Although JSON database object models are very easy to read, they will inevitably still contain a few SQL expressions. Many database objects, such as views, procedures, functions and some constraints cannot be represented without them. This means, for example, that we can’t interrogate the JSON definition of a view to work out the tables on which it depends. However, there are simple ways round these sorts of problems. To determine what tables are used in SQL expressions or batches, the Framework provides a generic SQL Tokenizer that can be used to give you a list of tables referenced within the scripted object such as a view, function or procedure.
Creating a style checker for tables
I’ve also created a Find-TableSmells
utility, which is essentially a table style checker for database models. At the moment it only runs with SQL Server, but that is only because I needed it for a SQL Server database that needed tidying up.
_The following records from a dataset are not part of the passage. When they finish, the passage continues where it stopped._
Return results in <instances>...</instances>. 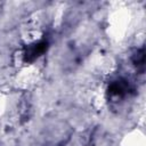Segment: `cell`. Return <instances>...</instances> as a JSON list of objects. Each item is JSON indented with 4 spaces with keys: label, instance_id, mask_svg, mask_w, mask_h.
Returning a JSON list of instances; mask_svg holds the SVG:
<instances>
[{
    "label": "cell",
    "instance_id": "6da1fadb",
    "mask_svg": "<svg viewBox=\"0 0 146 146\" xmlns=\"http://www.w3.org/2000/svg\"><path fill=\"white\" fill-rule=\"evenodd\" d=\"M129 91H130V84L127 80L123 79L113 81L108 87V92L114 98H123L124 96L128 95Z\"/></svg>",
    "mask_w": 146,
    "mask_h": 146
},
{
    "label": "cell",
    "instance_id": "7a4b0ae2",
    "mask_svg": "<svg viewBox=\"0 0 146 146\" xmlns=\"http://www.w3.org/2000/svg\"><path fill=\"white\" fill-rule=\"evenodd\" d=\"M48 42L46 40L39 41L36 43H33L31 46H27V48L24 50V60L25 62H32L35 58H38L46 49H47Z\"/></svg>",
    "mask_w": 146,
    "mask_h": 146
}]
</instances>
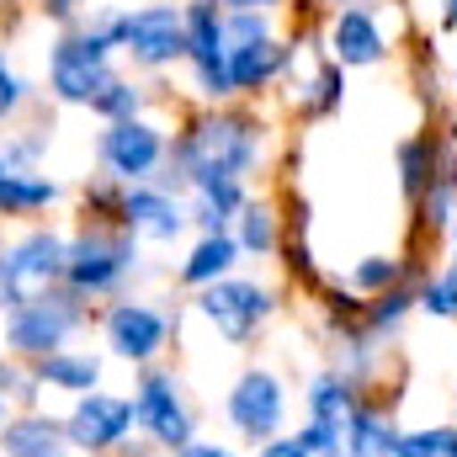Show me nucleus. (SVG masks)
I'll return each instance as SVG.
<instances>
[{
  "instance_id": "nucleus-21",
  "label": "nucleus",
  "mask_w": 457,
  "mask_h": 457,
  "mask_svg": "<svg viewBox=\"0 0 457 457\" xmlns=\"http://www.w3.org/2000/svg\"><path fill=\"white\" fill-rule=\"evenodd\" d=\"M293 91H298V102H293L298 122H330L345 107V70L330 54H314L303 80H293Z\"/></svg>"
},
{
  "instance_id": "nucleus-29",
  "label": "nucleus",
  "mask_w": 457,
  "mask_h": 457,
  "mask_svg": "<svg viewBox=\"0 0 457 457\" xmlns=\"http://www.w3.org/2000/svg\"><path fill=\"white\" fill-rule=\"evenodd\" d=\"M415 309H420L426 320H436V325H457V266L453 261L431 266V271L415 282Z\"/></svg>"
},
{
  "instance_id": "nucleus-45",
  "label": "nucleus",
  "mask_w": 457,
  "mask_h": 457,
  "mask_svg": "<svg viewBox=\"0 0 457 457\" xmlns=\"http://www.w3.org/2000/svg\"><path fill=\"white\" fill-rule=\"evenodd\" d=\"M5 5H32V0H5Z\"/></svg>"
},
{
  "instance_id": "nucleus-7",
  "label": "nucleus",
  "mask_w": 457,
  "mask_h": 457,
  "mask_svg": "<svg viewBox=\"0 0 457 457\" xmlns=\"http://www.w3.org/2000/svg\"><path fill=\"white\" fill-rule=\"evenodd\" d=\"M122 64L133 75H165L176 64H187V16L181 0H144L122 11V43H117Z\"/></svg>"
},
{
  "instance_id": "nucleus-37",
  "label": "nucleus",
  "mask_w": 457,
  "mask_h": 457,
  "mask_svg": "<svg viewBox=\"0 0 457 457\" xmlns=\"http://www.w3.org/2000/svg\"><path fill=\"white\" fill-rule=\"evenodd\" d=\"M255 457H314V453H309V442H303L298 431H282V436H271L266 447H255Z\"/></svg>"
},
{
  "instance_id": "nucleus-8",
  "label": "nucleus",
  "mask_w": 457,
  "mask_h": 457,
  "mask_svg": "<svg viewBox=\"0 0 457 457\" xmlns=\"http://www.w3.org/2000/svg\"><path fill=\"white\" fill-rule=\"evenodd\" d=\"M165 165H170V128L160 117L102 122V133H96V170L112 176L117 187L160 181Z\"/></svg>"
},
{
  "instance_id": "nucleus-36",
  "label": "nucleus",
  "mask_w": 457,
  "mask_h": 457,
  "mask_svg": "<svg viewBox=\"0 0 457 457\" xmlns=\"http://www.w3.org/2000/svg\"><path fill=\"white\" fill-rule=\"evenodd\" d=\"M277 37V16L266 11H228V43H261Z\"/></svg>"
},
{
  "instance_id": "nucleus-19",
  "label": "nucleus",
  "mask_w": 457,
  "mask_h": 457,
  "mask_svg": "<svg viewBox=\"0 0 457 457\" xmlns=\"http://www.w3.org/2000/svg\"><path fill=\"white\" fill-rule=\"evenodd\" d=\"M239 261H245V250H239V239H234V234H197V239L187 245L181 266H176V287L203 293V287H213V282L234 277V271H239Z\"/></svg>"
},
{
  "instance_id": "nucleus-40",
  "label": "nucleus",
  "mask_w": 457,
  "mask_h": 457,
  "mask_svg": "<svg viewBox=\"0 0 457 457\" xmlns=\"http://www.w3.org/2000/svg\"><path fill=\"white\" fill-rule=\"evenodd\" d=\"M436 27L442 32H457V0H436Z\"/></svg>"
},
{
  "instance_id": "nucleus-1",
  "label": "nucleus",
  "mask_w": 457,
  "mask_h": 457,
  "mask_svg": "<svg viewBox=\"0 0 457 457\" xmlns=\"http://www.w3.org/2000/svg\"><path fill=\"white\" fill-rule=\"evenodd\" d=\"M271 154V122L266 112L245 107V102H224V107H192L176 117L170 133V165H165V187L187 192L203 176H239L255 181V170Z\"/></svg>"
},
{
  "instance_id": "nucleus-30",
  "label": "nucleus",
  "mask_w": 457,
  "mask_h": 457,
  "mask_svg": "<svg viewBox=\"0 0 457 457\" xmlns=\"http://www.w3.org/2000/svg\"><path fill=\"white\" fill-rule=\"evenodd\" d=\"M0 149H5V170H43V160H48V149H54V117L5 133Z\"/></svg>"
},
{
  "instance_id": "nucleus-48",
  "label": "nucleus",
  "mask_w": 457,
  "mask_h": 457,
  "mask_svg": "<svg viewBox=\"0 0 457 457\" xmlns=\"http://www.w3.org/2000/svg\"><path fill=\"white\" fill-rule=\"evenodd\" d=\"M453 457H457V447H453Z\"/></svg>"
},
{
  "instance_id": "nucleus-11",
  "label": "nucleus",
  "mask_w": 457,
  "mask_h": 457,
  "mask_svg": "<svg viewBox=\"0 0 457 457\" xmlns=\"http://www.w3.org/2000/svg\"><path fill=\"white\" fill-rule=\"evenodd\" d=\"M176 325H181V314L160 309L154 298H133V293H122V298H112L102 309V341H107V351L117 361H133L138 372L160 361V351L170 345Z\"/></svg>"
},
{
  "instance_id": "nucleus-27",
  "label": "nucleus",
  "mask_w": 457,
  "mask_h": 457,
  "mask_svg": "<svg viewBox=\"0 0 457 457\" xmlns=\"http://www.w3.org/2000/svg\"><path fill=\"white\" fill-rule=\"evenodd\" d=\"M160 102V91L144 80V75H133V70H122L112 86H107V96L91 107L96 122H128V117H149V107Z\"/></svg>"
},
{
  "instance_id": "nucleus-35",
  "label": "nucleus",
  "mask_w": 457,
  "mask_h": 457,
  "mask_svg": "<svg viewBox=\"0 0 457 457\" xmlns=\"http://www.w3.org/2000/svg\"><path fill=\"white\" fill-rule=\"evenodd\" d=\"M91 11H96V0H32V21H43V27H54V32L80 27Z\"/></svg>"
},
{
  "instance_id": "nucleus-10",
  "label": "nucleus",
  "mask_w": 457,
  "mask_h": 457,
  "mask_svg": "<svg viewBox=\"0 0 457 457\" xmlns=\"http://www.w3.org/2000/svg\"><path fill=\"white\" fill-rule=\"evenodd\" d=\"M361 399H367V388H356L341 367L309 372V383H303V426H298L309 453L345 457V431H351V415H356Z\"/></svg>"
},
{
  "instance_id": "nucleus-32",
  "label": "nucleus",
  "mask_w": 457,
  "mask_h": 457,
  "mask_svg": "<svg viewBox=\"0 0 457 457\" xmlns=\"http://www.w3.org/2000/svg\"><path fill=\"white\" fill-rule=\"evenodd\" d=\"M277 261L287 266V277H293V287H298V293H309V298H314V293L325 287V271H320V261H314V245H309V234H287Z\"/></svg>"
},
{
  "instance_id": "nucleus-41",
  "label": "nucleus",
  "mask_w": 457,
  "mask_h": 457,
  "mask_svg": "<svg viewBox=\"0 0 457 457\" xmlns=\"http://www.w3.org/2000/svg\"><path fill=\"white\" fill-rule=\"evenodd\" d=\"M303 11H341V5H367V0H298Z\"/></svg>"
},
{
  "instance_id": "nucleus-15",
  "label": "nucleus",
  "mask_w": 457,
  "mask_h": 457,
  "mask_svg": "<svg viewBox=\"0 0 457 457\" xmlns=\"http://www.w3.org/2000/svg\"><path fill=\"white\" fill-rule=\"evenodd\" d=\"M122 228L138 245H181L192 234V208L187 192L165 187V181H144L122 192Z\"/></svg>"
},
{
  "instance_id": "nucleus-16",
  "label": "nucleus",
  "mask_w": 457,
  "mask_h": 457,
  "mask_svg": "<svg viewBox=\"0 0 457 457\" xmlns=\"http://www.w3.org/2000/svg\"><path fill=\"white\" fill-rule=\"evenodd\" d=\"M133 426H138L133 399H122V394H86V399H75V410L64 420V436H70L75 453L107 457V453L128 447Z\"/></svg>"
},
{
  "instance_id": "nucleus-13",
  "label": "nucleus",
  "mask_w": 457,
  "mask_h": 457,
  "mask_svg": "<svg viewBox=\"0 0 457 457\" xmlns=\"http://www.w3.org/2000/svg\"><path fill=\"white\" fill-rule=\"evenodd\" d=\"M133 415H138V431L149 436V447H160V453H181V447L197 442V420H192L181 378L170 367H144L138 372V383H133Z\"/></svg>"
},
{
  "instance_id": "nucleus-18",
  "label": "nucleus",
  "mask_w": 457,
  "mask_h": 457,
  "mask_svg": "<svg viewBox=\"0 0 457 457\" xmlns=\"http://www.w3.org/2000/svg\"><path fill=\"white\" fill-rule=\"evenodd\" d=\"M255 197L250 181L239 176H203L187 187V208H192V234H234V219L245 213V203Z\"/></svg>"
},
{
  "instance_id": "nucleus-28",
  "label": "nucleus",
  "mask_w": 457,
  "mask_h": 457,
  "mask_svg": "<svg viewBox=\"0 0 457 457\" xmlns=\"http://www.w3.org/2000/svg\"><path fill=\"white\" fill-rule=\"evenodd\" d=\"M415 314H420V309H415V282H404V287H394V293L367 298V330H372L383 345H399L404 325H410Z\"/></svg>"
},
{
  "instance_id": "nucleus-17",
  "label": "nucleus",
  "mask_w": 457,
  "mask_h": 457,
  "mask_svg": "<svg viewBox=\"0 0 457 457\" xmlns=\"http://www.w3.org/2000/svg\"><path fill=\"white\" fill-rule=\"evenodd\" d=\"M457 149V128L447 122L442 133L436 128H426V133H404L399 144H394V181H399V197H404V208H415L436 181H442V170H447V154Z\"/></svg>"
},
{
  "instance_id": "nucleus-31",
  "label": "nucleus",
  "mask_w": 457,
  "mask_h": 457,
  "mask_svg": "<svg viewBox=\"0 0 457 457\" xmlns=\"http://www.w3.org/2000/svg\"><path fill=\"white\" fill-rule=\"evenodd\" d=\"M122 192L128 187H117L112 176H86L80 181V224H112L122 228Z\"/></svg>"
},
{
  "instance_id": "nucleus-26",
  "label": "nucleus",
  "mask_w": 457,
  "mask_h": 457,
  "mask_svg": "<svg viewBox=\"0 0 457 457\" xmlns=\"http://www.w3.org/2000/svg\"><path fill=\"white\" fill-rule=\"evenodd\" d=\"M37 383L86 399V394L102 388V356H96V351H54V356L37 361Z\"/></svg>"
},
{
  "instance_id": "nucleus-4",
  "label": "nucleus",
  "mask_w": 457,
  "mask_h": 457,
  "mask_svg": "<svg viewBox=\"0 0 457 457\" xmlns=\"http://www.w3.org/2000/svg\"><path fill=\"white\" fill-rule=\"evenodd\" d=\"M70 234L54 224H27L21 234L0 239V303L21 309L32 298H48L64 287Z\"/></svg>"
},
{
  "instance_id": "nucleus-2",
  "label": "nucleus",
  "mask_w": 457,
  "mask_h": 457,
  "mask_svg": "<svg viewBox=\"0 0 457 457\" xmlns=\"http://www.w3.org/2000/svg\"><path fill=\"white\" fill-rule=\"evenodd\" d=\"M122 75V59L107 37H96L91 27H70V32H54L48 43V64H43V86H48V102L54 107H96Z\"/></svg>"
},
{
  "instance_id": "nucleus-33",
  "label": "nucleus",
  "mask_w": 457,
  "mask_h": 457,
  "mask_svg": "<svg viewBox=\"0 0 457 457\" xmlns=\"http://www.w3.org/2000/svg\"><path fill=\"white\" fill-rule=\"evenodd\" d=\"M453 447H457V426L442 420V426H415V431H404L399 447H394V457H453Z\"/></svg>"
},
{
  "instance_id": "nucleus-12",
  "label": "nucleus",
  "mask_w": 457,
  "mask_h": 457,
  "mask_svg": "<svg viewBox=\"0 0 457 457\" xmlns=\"http://www.w3.org/2000/svg\"><path fill=\"white\" fill-rule=\"evenodd\" d=\"M224 415L250 447H266L271 436H282V431H287V415H293V394H287L282 372H271V367H245V372L234 378V388L224 394Z\"/></svg>"
},
{
  "instance_id": "nucleus-47",
  "label": "nucleus",
  "mask_w": 457,
  "mask_h": 457,
  "mask_svg": "<svg viewBox=\"0 0 457 457\" xmlns=\"http://www.w3.org/2000/svg\"><path fill=\"white\" fill-rule=\"evenodd\" d=\"M0 11H5V0H0Z\"/></svg>"
},
{
  "instance_id": "nucleus-49",
  "label": "nucleus",
  "mask_w": 457,
  "mask_h": 457,
  "mask_svg": "<svg viewBox=\"0 0 457 457\" xmlns=\"http://www.w3.org/2000/svg\"><path fill=\"white\" fill-rule=\"evenodd\" d=\"M0 309H5V303H0Z\"/></svg>"
},
{
  "instance_id": "nucleus-34",
  "label": "nucleus",
  "mask_w": 457,
  "mask_h": 457,
  "mask_svg": "<svg viewBox=\"0 0 457 457\" xmlns=\"http://www.w3.org/2000/svg\"><path fill=\"white\" fill-rule=\"evenodd\" d=\"M27 107H32V80L16 70L11 48L0 43V122H16Z\"/></svg>"
},
{
  "instance_id": "nucleus-25",
  "label": "nucleus",
  "mask_w": 457,
  "mask_h": 457,
  "mask_svg": "<svg viewBox=\"0 0 457 457\" xmlns=\"http://www.w3.org/2000/svg\"><path fill=\"white\" fill-rule=\"evenodd\" d=\"M0 447H5V457H75L70 436H64V420H48V415L5 420Z\"/></svg>"
},
{
  "instance_id": "nucleus-24",
  "label": "nucleus",
  "mask_w": 457,
  "mask_h": 457,
  "mask_svg": "<svg viewBox=\"0 0 457 457\" xmlns=\"http://www.w3.org/2000/svg\"><path fill=\"white\" fill-rule=\"evenodd\" d=\"M345 282H351L361 298H378V293H394V287H404V282H420V266H415L404 250H367V255L351 261Z\"/></svg>"
},
{
  "instance_id": "nucleus-22",
  "label": "nucleus",
  "mask_w": 457,
  "mask_h": 457,
  "mask_svg": "<svg viewBox=\"0 0 457 457\" xmlns=\"http://www.w3.org/2000/svg\"><path fill=\"white\" fill-rule=\"evenodd\" d=\"M399 436H404V426H399V415H394V399L367 394V399L356 404V415H351L345 457H394Z\"/></svg>"
},
{
  "instance_id": "nucleus-44",
  "label": "nucleus",
  "mask_w": 457,
  "mask_h": 457,
  "mask_svg": "<svg viewBox=\"0 0 457 457\" xmlns=\"http://www.w3.org/2000/svg\"><path fill=\"white\" fill-rule=\"evenodd\" d=\"M0 176H5V149H0Z\"/></svg>"
},
{
  "instance_id": "nucleus-5",
  "label": "nucleus",
  "mask_w": 457,
  "mask_h": 457,
  "mask_svg": "<svg viewBox=\"0 0 457 457\" xmlns=\"http://www.w3.org/2000/svg\"><path fill=\"white\" fill-rule=\"evenodd\" d=\"M192 314H197L224 345H239V351H245V345L282 314V293H277L271 282H261V277L234 271L224 282L192 293Z\"/></svg>"
},
{
  "instance_id": "nucleus-38",
  "label": "nucleus",
  "mask_w": 457,
  "mask_h": 457,
  "mask_svg": "<svg viewBox=\"0 0 457 457\" xmlns=\"http://www.w3.org/2000/svg\"><path fill=\"white\" fill-rule=\"evenodd\" d=\"M224 11H266V16H282V11H293V0H224Z\"/></svg>"
},
{
  "instance_id": "nucleus-42",
  "label": "nucleus",
  "mask_w": 457,
  "mask_h": 457,
  "mask_svg": "<svg viewBox=\"0 0 457 457\" xmlns=\"http://www.w3.org/2000/svg\"><path fill=\"white\" fill-rule=\"evenodd\" d=\"M447 261L457 266V228H453V239H447Z\"/></svg>"
},
{
  "instance_id": "nucleus-14",
  "label": "nucleus",
  "mask_w": 457,
  "mask_h": 457,
  "mask_svg": "<svg viewBox=\"0 0 457 457\" xmlns=\"http://www.w3.org/2000/svg\"><path fill=\"white\" fill-rule=\"evenodd\" d=\"M325 54L341 64L345 75L351 70H378L388 64L394 54V32L383 27V5L367 0V5H341L325 16Z\"/></svg>"
},
{
  "instance_id": "nucleus-46",
  "label": "nucleus",
  "mask_w": 457,
  "mask_h": 457,
  "mask_svg": "<svg viewBox=\"0 0 457 457\" xmlns=\"http://www.w3.org/2000/svg\"><path fill=\"white\" fill-rule=\"evenodd\" d=\"M453 96H457V70H453Z\"/></svg>"
},
{
  "instance_id": "nucleus-20",
  "label": "nucleus",
  "mask_w": 457,
  "mask_h": 457,
  "mask_svg": "<svg viewBox=\"0 0 457 457\" xmlns=\"http://www.w3.org/2000/svg\"><path fill=\"white\" fill-rule=\"evenodd\" d=\"M59 203H64L59 176H43V170H5L0 176V219L5 224H32Z\"/></svg>"
},
{
  "instance_id": "nucleus-43",
  "label": "nucleus",
  "mask_w": 457,
  "mask_h": 457,
  "mask_svg": "<svg viewBox=\"0 0 457 457\" xmlns=\"http://www.w3.org/2000/svg\"><path fill=\"white\" fill-rule=\"evenodd\" d=\"M0 426H5V394H0Z\"/></svg>"
},
{
  "instance_id": "nucleus-39",
  "label": "nucleus",
  "mask_w": 457,
  "mask_h": 457,
  "mask_svg": "<svg viewBox=\"0 0 457 457\" xmlns=\"http://www.w3.org/2000/svg\"><path fill=\"white\" fill-rule=\"evenodd\" d=\"M176 457H239V453H234V447H224V442H203V436H197L192 447H181Z\"/></svg>"
},
{
  "instance_id": "nucleus-3",
  "label": "nucleus",
  "mask_w": 457,
  "mask_h": 457,
  "mask_svg": "<svg viewBox=\"0 0 457 457\" xmlns=\"http://www.w3.org/2000/svg\"><path fill=\"white\" fill-rule=\"evenodd\" d=\"M144 271V245L112 224H75L70 228V261H64V287L91 298H122V287Z\"/></svg>"
},
{
  "instance_id": "nucleus-9",
  "label": "nucleus",
  "mask_w": 457,
  "mask_h": 457,
  "mask_svg": "<svg viewBox=\"0 0 457 457\" xmlns=\"http://www.w3.org/2000/svg\"><path fill=\"white\" fill-rule=\"evenodd\" d=\"M91 325V303L70 287L32 298L21 309H5V345L27 361H43L54 351H70V336H80Z\"/></svg>"
},
{
  "instance_id": "nucleus-23",
  "label": "nucleus",
  "mask_w": 457,
  "mask_h": 457,
  "mask_svg": "<svg viewBox=\"0 0 457 457\" xmlns=\"http://www.w3.org/2000/svg\"><path fill=\"white\" fill-rule=\"evenodd\" d=\"M234 239L245 250V261H277L282 255V239H287V219H282V203L271 192H255L245 203V213L234 219Z\"/></svg>"
},
{
  "instance_id": "nucleus-6",
  "label": "nucleus",
  "mask_w": 457,
  "mask_h": 457,
  "mask_svg": "<svg viewBox=\"0 0 457 457\" xmlns=\"http://www.w3.org/2000/svg\"><path fill=\"white\" fill-rule=\"evenodd\" d=\"M187 16V86L203 107L239 102L234 75H228V11L224 0H181Z\"/></svg>"
}]
</instances>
I’ve yet to update all RDBMSs to the new standard.
1 |
Find-TableSmells '<path-to>\FlywayTeamwork\Pubs\Versions\1.1\Reports\DatabaseModel.JSON ' |
On the original Pubs Database, it is rather sniffy about the tables that have no primary keys but otherwise it finds little to criticize.
The dbo.roysched heap has no suitable candidate for a primary key The dbo.roysched table has a foreign Key name 'FK__roysched__title___15502E78 ' that looks auto-generated The dbo.pub_info table has a foreign Key name 'FK__pub_info__pub_id__20C1E124 ' that looks auto-generated The dbo.titles table has no documentation The dbo.titles table has a foreign Key name 'FK__titles__pub_id__08EA5793 ' that looks auto-generated The dbo.discounts heap has no index The dbo.discounts table has a foreign Key name 'FK__discounts__stor___173876EA ' that looks auto-generated The dbo.sales table has a column name 'qty ' that is incomprehensible
Conclusion
One problem I had when changing from its SQL Server origins to a multi-RDBMS system was the work of scaling out the facilities that are needed for database development. Although it was relatively easy, and quite intriguing to do the first three RDBMSs, it then became a chore. All the various tasks seem to boil down to getting information about the database. If information can be put in a standard model and then that model is used as a source of information for the tasks, the complexity drops away. The same is true of database development, even though the context is different. If diagramming, change-reports, quality-control, searching and so on can be done from a model rather than just the current development ‘state’ how much easier the work can become, and how much easier to understand how and when changes were made.